Copy out, word for word, the lines from the one containing "How would [59,272]" to the one containing "[59,272] → [201,247]", both included.

## ENTRIES PROVIDED

— begin —

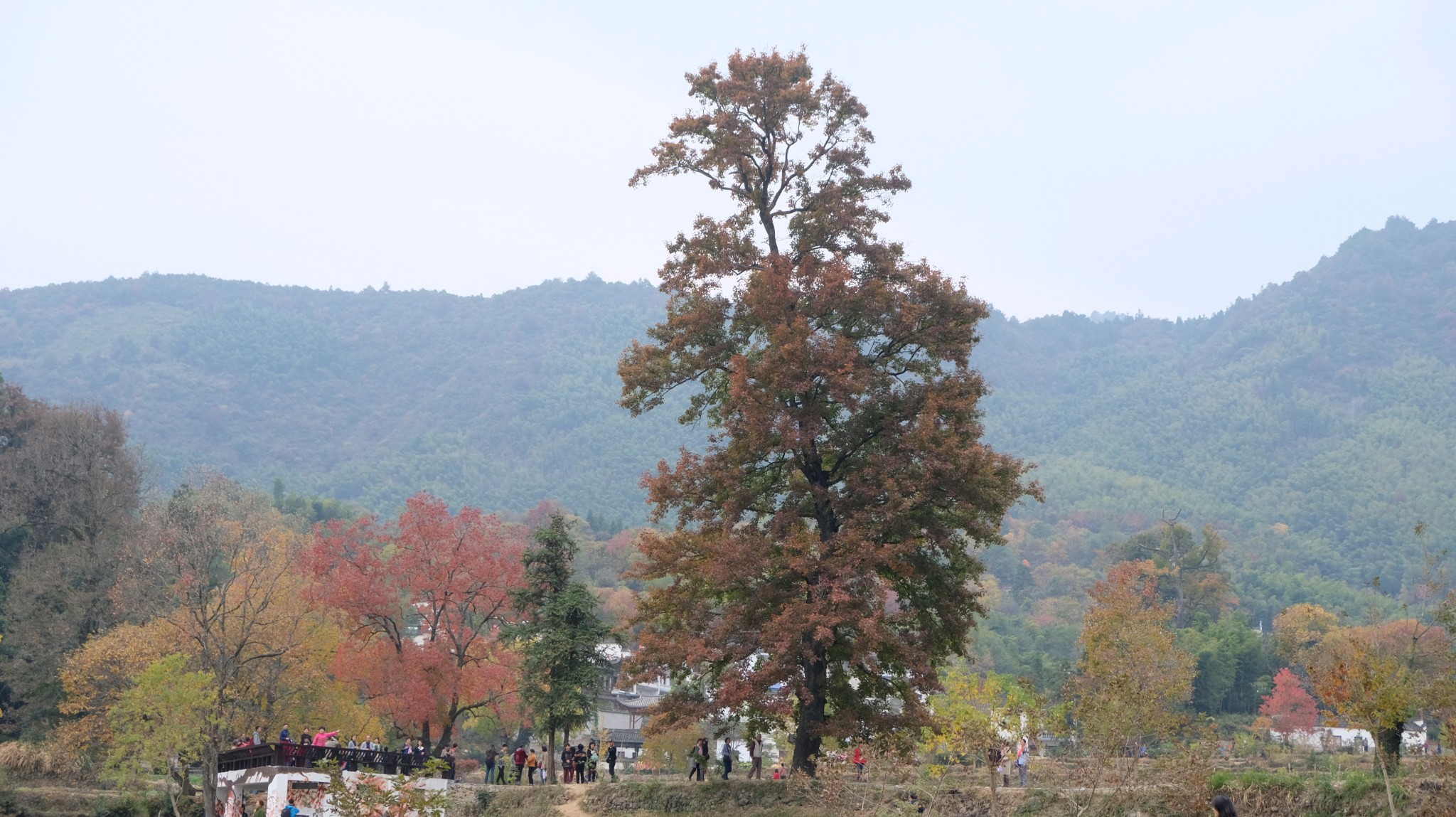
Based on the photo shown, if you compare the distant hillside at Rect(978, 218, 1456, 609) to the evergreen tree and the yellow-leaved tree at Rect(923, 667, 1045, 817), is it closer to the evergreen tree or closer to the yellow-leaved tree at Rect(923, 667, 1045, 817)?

— end —
— begin —

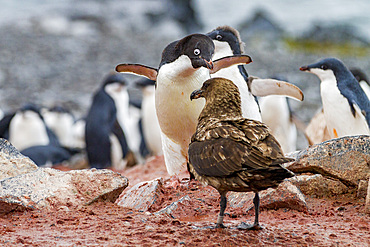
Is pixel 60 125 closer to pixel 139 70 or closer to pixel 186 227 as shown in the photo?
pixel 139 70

— end —
— begin —

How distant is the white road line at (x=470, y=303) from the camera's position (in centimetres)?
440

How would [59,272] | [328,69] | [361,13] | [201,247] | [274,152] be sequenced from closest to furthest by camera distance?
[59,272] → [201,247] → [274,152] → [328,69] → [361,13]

— end —

## FULL ANSWER
How would [59,272] | [328,69] | [361,13] | [201,247] | [274,152] be sequenced from closest to furthest by camera distance?
[59,272] → [201,247] → [274,152] → [328,69] → [361,13]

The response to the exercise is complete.